Dataset entries:
▽

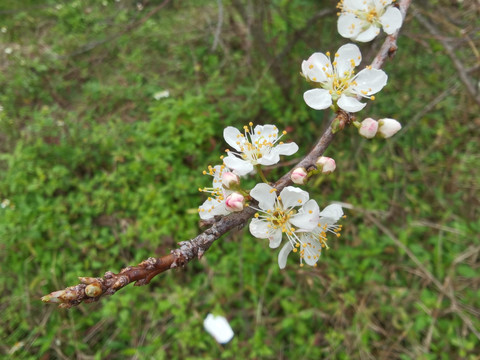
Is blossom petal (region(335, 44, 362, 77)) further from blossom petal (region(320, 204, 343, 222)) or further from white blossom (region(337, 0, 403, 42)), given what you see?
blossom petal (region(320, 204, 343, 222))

△
▽

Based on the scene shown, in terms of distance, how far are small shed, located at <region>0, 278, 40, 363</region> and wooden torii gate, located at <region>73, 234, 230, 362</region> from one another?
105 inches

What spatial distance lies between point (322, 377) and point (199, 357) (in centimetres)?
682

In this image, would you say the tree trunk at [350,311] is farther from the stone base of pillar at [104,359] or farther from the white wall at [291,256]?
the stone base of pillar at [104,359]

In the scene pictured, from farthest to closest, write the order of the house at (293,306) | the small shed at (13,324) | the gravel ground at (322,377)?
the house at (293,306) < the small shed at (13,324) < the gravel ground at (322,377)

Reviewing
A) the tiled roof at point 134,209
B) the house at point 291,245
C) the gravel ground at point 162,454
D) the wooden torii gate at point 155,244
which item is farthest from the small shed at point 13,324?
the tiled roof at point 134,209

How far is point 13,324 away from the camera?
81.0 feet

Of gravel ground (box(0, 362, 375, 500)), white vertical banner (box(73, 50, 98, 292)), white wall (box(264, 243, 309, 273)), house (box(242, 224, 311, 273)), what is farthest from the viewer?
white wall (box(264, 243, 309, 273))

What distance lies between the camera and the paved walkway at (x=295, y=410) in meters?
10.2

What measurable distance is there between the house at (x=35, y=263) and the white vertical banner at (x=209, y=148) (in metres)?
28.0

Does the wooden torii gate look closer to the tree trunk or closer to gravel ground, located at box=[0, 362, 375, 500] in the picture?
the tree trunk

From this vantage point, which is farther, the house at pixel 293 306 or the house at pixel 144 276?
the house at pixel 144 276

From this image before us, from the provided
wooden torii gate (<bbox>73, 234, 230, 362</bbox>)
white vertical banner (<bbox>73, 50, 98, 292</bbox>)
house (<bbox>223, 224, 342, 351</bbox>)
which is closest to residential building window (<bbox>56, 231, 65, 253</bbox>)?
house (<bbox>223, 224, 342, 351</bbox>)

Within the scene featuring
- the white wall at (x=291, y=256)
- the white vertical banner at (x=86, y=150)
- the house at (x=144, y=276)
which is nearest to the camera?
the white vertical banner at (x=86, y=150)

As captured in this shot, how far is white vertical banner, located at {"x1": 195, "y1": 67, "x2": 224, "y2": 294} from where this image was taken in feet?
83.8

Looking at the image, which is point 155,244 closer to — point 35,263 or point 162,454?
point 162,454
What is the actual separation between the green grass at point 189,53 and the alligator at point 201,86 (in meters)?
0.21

△

What to produce: Copy out every line of the items above that contains the string "white". Case counts.

Completed exercise:
Is blossom petal (region(335, 44, 362, 77)) further from blossom petal (region(320, 204, 343, 222)) or further from white blossom (region(337, 0, 403, 42)), given what you see?
In this image, would you say the tree trunk at [350,311] is farther from the stone base of pillar at [104,359] or farther from the white wall at [291,256]?
Of gravel ground (box(0, 362, 375, 500)), white vertical banner (box(73, 50, 98, 292)), white wall (box(264, 243, 309, 273)), house (box(242, 224, 311, 273)), what is farthest from the viewer?
white wall (box(264, 243, 309, 273))
What measurable distance is there between the house at (x=35, y=263) and the white vertical banner at (x=209, y=148) (in metres)?
white vertical banner (<bbox>73, 50, 98, 292</bbox>)
- the white wall at (x=291, y=256)
- the white vertical banner at (x=86, y=150)
the white vertical banner at (x=86, y=150)
As captured in this shot, how far is white vertical banner, located at {"x1": 195, "y1": 67, "x2": 224, "y2": 294} from where this image was taken in feet?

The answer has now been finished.